■ Data rows:
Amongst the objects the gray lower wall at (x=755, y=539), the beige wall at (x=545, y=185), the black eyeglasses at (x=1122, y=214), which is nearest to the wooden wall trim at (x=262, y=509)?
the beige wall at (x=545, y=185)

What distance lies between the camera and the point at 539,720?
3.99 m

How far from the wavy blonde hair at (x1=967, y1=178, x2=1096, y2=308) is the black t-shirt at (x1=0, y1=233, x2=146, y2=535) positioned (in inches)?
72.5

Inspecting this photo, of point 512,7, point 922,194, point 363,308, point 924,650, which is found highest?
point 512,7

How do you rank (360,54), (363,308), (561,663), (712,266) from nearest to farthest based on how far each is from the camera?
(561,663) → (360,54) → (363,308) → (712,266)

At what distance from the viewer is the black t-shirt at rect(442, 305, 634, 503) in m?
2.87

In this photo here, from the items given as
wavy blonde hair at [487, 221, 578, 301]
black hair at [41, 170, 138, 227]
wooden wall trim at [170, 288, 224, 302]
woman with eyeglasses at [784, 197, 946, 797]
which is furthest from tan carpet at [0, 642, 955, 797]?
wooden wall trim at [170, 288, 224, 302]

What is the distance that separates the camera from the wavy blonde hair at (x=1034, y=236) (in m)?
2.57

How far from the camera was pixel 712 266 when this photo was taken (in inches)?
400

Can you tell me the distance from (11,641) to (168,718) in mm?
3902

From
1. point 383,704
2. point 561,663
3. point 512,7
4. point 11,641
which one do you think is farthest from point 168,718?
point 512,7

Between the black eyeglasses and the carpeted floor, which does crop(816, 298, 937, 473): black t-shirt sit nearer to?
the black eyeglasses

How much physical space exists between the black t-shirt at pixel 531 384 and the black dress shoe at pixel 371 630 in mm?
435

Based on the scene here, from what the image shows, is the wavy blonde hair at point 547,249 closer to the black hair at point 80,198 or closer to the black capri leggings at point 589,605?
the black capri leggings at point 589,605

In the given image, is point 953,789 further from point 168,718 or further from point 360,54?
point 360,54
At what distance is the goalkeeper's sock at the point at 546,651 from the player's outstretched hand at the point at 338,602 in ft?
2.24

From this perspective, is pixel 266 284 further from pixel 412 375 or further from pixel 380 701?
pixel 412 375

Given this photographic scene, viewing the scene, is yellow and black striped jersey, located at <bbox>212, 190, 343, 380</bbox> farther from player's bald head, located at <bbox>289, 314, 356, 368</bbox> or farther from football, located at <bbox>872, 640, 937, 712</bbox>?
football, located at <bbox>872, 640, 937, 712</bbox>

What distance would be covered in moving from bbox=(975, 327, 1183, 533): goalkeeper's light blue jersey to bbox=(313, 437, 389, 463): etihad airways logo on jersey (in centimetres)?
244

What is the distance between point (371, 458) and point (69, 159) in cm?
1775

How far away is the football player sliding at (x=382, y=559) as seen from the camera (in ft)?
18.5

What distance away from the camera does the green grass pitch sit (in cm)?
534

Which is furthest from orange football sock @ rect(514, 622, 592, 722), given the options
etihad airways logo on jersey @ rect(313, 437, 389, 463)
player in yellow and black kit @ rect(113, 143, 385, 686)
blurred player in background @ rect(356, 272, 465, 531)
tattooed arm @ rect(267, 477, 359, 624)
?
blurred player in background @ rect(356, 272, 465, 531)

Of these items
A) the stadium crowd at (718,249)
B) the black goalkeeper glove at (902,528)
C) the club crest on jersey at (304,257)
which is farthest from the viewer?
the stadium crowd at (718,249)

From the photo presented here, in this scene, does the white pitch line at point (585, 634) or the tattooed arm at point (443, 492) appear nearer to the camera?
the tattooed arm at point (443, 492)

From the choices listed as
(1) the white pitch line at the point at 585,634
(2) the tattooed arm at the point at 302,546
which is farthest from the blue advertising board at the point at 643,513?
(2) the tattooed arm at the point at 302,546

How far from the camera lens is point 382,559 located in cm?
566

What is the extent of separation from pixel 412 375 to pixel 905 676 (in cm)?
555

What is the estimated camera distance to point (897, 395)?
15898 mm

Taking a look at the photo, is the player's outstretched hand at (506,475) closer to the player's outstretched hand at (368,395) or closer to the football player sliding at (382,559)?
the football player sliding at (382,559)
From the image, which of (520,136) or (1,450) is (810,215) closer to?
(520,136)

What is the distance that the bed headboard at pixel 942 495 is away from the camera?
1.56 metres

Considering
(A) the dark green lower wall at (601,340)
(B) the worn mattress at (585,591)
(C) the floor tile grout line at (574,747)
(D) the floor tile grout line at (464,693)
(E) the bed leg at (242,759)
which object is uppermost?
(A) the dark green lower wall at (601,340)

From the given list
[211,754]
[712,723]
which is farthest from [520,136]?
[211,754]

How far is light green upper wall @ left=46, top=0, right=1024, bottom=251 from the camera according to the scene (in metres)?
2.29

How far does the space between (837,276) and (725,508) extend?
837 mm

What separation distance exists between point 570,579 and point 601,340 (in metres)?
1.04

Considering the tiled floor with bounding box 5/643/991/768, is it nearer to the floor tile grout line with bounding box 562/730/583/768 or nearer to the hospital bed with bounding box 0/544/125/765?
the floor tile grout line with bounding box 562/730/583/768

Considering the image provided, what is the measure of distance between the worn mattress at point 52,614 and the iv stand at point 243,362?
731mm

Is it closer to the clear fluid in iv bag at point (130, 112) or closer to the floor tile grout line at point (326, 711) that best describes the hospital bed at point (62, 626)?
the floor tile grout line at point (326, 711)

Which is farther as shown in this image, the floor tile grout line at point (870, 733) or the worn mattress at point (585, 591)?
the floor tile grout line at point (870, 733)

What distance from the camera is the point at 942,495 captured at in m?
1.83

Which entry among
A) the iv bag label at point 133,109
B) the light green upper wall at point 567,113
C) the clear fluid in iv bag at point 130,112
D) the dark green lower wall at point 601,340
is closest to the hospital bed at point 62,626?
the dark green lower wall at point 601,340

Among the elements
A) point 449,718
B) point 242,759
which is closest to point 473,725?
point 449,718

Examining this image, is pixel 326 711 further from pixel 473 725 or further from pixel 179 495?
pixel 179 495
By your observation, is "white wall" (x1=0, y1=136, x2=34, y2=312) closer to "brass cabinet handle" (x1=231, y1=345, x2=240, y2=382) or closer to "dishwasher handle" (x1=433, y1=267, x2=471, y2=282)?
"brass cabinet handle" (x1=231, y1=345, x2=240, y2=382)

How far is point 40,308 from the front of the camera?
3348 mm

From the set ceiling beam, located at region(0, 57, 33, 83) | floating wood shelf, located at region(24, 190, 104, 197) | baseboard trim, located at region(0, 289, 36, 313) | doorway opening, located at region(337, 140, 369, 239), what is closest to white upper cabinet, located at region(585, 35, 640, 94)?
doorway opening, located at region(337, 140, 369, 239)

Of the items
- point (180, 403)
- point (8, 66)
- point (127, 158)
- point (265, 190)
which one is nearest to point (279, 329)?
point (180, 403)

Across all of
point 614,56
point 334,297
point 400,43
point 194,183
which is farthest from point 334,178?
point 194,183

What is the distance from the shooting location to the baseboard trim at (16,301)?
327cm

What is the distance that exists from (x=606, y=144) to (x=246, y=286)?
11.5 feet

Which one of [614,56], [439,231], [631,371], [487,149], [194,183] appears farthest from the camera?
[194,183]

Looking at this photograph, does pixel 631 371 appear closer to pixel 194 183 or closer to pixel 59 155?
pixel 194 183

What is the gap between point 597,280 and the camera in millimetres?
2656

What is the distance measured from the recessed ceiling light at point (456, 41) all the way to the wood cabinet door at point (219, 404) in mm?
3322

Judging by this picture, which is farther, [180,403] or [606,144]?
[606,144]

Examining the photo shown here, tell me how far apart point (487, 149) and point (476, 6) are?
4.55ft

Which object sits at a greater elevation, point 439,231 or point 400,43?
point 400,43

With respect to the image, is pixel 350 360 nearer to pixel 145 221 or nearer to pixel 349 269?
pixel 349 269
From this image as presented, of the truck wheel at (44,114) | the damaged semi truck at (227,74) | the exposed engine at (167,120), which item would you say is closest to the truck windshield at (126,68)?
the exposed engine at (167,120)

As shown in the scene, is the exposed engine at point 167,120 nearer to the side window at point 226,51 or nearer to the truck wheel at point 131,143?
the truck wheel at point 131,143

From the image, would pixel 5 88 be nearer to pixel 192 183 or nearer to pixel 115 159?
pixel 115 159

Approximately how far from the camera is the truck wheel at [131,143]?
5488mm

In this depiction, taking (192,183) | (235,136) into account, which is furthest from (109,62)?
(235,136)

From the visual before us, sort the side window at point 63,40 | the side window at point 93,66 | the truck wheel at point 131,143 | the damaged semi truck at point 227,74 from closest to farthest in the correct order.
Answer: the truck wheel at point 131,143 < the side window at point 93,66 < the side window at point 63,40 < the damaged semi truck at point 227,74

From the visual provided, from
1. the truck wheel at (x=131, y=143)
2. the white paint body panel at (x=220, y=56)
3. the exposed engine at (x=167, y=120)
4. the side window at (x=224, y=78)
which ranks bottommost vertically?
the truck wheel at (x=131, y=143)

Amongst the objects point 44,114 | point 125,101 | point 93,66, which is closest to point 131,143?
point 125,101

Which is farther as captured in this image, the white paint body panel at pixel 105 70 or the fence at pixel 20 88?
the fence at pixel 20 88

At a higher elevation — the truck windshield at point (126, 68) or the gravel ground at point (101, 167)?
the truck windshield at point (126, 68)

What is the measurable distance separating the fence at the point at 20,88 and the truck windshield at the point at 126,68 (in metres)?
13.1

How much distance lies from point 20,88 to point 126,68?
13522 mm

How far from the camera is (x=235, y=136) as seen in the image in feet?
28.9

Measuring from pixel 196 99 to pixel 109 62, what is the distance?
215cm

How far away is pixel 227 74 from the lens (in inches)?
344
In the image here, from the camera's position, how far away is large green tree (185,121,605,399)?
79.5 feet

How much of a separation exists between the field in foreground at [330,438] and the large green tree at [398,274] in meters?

■ The exercise: Begin at the line containing "From the visual provided, from" and reproduce each line through the end of the records above.

■ Task answer:
From the visual provided, from
1. the truck wheel at (x=131, y=143)
2. the white paint body panel at (x=220, y=56)
3. the exposed engine at (x=167, y=120)
4. the side window at (x=224, y=78)
which ranks bottommost vertically?
the truck wheel at (x=131, y=143)

Amongst the objects point 44,114 | point 125,101 | point 93,66, which is closest to point 131,143?
point 125,101

Which is farther as captured in this image, the white paint body panel at pixel 105 70 or the fence at pixel 20 88?
the fence at pixel 20 88

At a higher elevation — the truck windshield at point (126, 68) or the gravel ground at point (101, 167)?
the truck windshield at point (126, 68)

What is the measurable distance separating the fence at the point at 20,88 and the truck windshield at the point at 126,68 (in metres)?
13.1

How much distance lies from point 20,88 to point 126,68?
13522 mm

How far from the camera is (x=235, y=136) as seen in the image in feet?
28.9

Measuring from pixel 196 99 to pixel 109 62, what is the distance?
215cm

How far away is pixel 227 74 from the lens (in inches)?
344
In the image here, from the camera's position, how far away is large green tree (185,121,605,399)?
79.5 feet

How much of a separation exists between the field in foreground at [330,438] and the large green tree at [398,274] in meters?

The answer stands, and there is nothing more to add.